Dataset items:

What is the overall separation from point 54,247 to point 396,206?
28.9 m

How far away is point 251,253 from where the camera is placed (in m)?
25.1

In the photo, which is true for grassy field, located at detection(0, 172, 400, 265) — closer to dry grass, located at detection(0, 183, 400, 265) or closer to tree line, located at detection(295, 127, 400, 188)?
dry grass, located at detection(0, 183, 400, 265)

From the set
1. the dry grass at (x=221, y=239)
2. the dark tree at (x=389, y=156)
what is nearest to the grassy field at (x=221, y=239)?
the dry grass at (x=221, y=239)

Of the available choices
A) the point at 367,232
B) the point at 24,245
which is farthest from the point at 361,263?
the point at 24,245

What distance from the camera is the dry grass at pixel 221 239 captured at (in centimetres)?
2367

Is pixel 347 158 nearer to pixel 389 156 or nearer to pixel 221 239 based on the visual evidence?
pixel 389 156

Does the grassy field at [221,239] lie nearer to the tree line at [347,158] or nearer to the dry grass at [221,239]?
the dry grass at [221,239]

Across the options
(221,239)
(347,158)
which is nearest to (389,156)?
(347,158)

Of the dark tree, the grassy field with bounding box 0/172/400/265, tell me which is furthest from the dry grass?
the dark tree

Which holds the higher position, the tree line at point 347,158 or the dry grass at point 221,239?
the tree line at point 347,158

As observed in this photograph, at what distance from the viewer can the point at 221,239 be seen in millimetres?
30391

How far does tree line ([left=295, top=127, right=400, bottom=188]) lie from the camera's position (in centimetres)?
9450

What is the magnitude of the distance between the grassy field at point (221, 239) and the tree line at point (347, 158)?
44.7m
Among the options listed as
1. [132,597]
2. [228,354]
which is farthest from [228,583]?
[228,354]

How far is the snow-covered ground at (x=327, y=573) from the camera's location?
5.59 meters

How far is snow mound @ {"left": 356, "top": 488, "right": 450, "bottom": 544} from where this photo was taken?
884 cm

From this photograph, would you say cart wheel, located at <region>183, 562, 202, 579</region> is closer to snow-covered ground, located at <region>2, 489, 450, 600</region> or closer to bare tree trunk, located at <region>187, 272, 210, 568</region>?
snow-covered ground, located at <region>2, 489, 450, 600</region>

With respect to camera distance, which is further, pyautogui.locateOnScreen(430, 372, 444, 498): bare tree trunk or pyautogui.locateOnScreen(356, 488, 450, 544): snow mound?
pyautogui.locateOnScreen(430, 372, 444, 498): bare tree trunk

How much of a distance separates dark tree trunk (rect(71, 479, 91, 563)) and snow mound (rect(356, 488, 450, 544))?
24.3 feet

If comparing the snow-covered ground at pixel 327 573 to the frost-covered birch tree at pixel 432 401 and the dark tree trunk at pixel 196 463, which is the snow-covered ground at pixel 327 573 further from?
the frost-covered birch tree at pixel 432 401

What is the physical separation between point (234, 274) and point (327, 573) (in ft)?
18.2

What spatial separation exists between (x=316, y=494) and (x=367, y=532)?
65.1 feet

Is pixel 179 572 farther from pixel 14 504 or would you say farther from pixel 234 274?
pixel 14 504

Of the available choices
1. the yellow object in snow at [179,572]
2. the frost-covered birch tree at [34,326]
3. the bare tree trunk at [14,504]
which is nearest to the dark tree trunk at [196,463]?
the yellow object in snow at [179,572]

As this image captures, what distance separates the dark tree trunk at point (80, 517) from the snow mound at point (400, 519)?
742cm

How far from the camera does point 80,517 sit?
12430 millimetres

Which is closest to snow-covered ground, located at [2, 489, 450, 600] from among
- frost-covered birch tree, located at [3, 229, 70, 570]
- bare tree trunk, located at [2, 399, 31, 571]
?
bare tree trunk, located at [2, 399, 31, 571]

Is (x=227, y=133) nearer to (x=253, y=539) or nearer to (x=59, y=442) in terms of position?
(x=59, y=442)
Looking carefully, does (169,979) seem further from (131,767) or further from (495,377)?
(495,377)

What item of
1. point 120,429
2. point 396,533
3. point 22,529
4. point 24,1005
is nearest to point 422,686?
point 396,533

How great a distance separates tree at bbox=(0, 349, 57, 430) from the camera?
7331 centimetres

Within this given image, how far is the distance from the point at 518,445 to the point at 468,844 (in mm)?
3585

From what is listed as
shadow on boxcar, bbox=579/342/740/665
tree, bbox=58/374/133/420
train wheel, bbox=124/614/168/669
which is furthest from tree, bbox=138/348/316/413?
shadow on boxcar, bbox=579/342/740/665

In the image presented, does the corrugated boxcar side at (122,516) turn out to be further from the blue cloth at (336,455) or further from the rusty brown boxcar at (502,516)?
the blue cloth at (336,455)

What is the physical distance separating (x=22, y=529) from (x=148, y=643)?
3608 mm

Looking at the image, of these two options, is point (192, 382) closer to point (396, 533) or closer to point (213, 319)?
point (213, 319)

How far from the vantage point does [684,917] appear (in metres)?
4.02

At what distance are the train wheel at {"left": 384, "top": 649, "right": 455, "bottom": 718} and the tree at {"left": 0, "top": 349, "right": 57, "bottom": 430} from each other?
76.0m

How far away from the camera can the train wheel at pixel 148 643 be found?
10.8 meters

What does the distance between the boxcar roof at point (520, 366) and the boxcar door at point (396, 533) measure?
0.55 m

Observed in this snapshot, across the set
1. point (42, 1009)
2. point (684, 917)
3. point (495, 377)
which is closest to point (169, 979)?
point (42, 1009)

--- YOUR TASK ---
Reproduce the lines verbatim, beginning with the line that contains "Looking at the" and continuing through the last of the dataset items.

--- SOLUTION ---
Looking at the image, of these two options, is point (192, 382) closer to point (396, 533) or closer to point (213, 319)?
point (213, 319)

How far from the vantage point does [684,917] appear (in metres)?
4.02

At what distance are the train wheel at {"left": 384, "top": 649, "right": 455, "bottom": 718} and the tree at {"left": 0, "top": 349, "right": 57, "bottom": 430} from each other?
76.0m

How far away from the camera can the train wheel at pixel 148 643 be found?
10.8 meters

What does the distance between the boxcar roof at point (520, 366) and the boxcar door at point (396, 533) measure?
0.55 m

Observed in this snapshot, across the set
1. point (42, 1009)
2. point (684, 917)
3. point (495, 377)
which is closest to point (169, 979)?
point (42, 1009)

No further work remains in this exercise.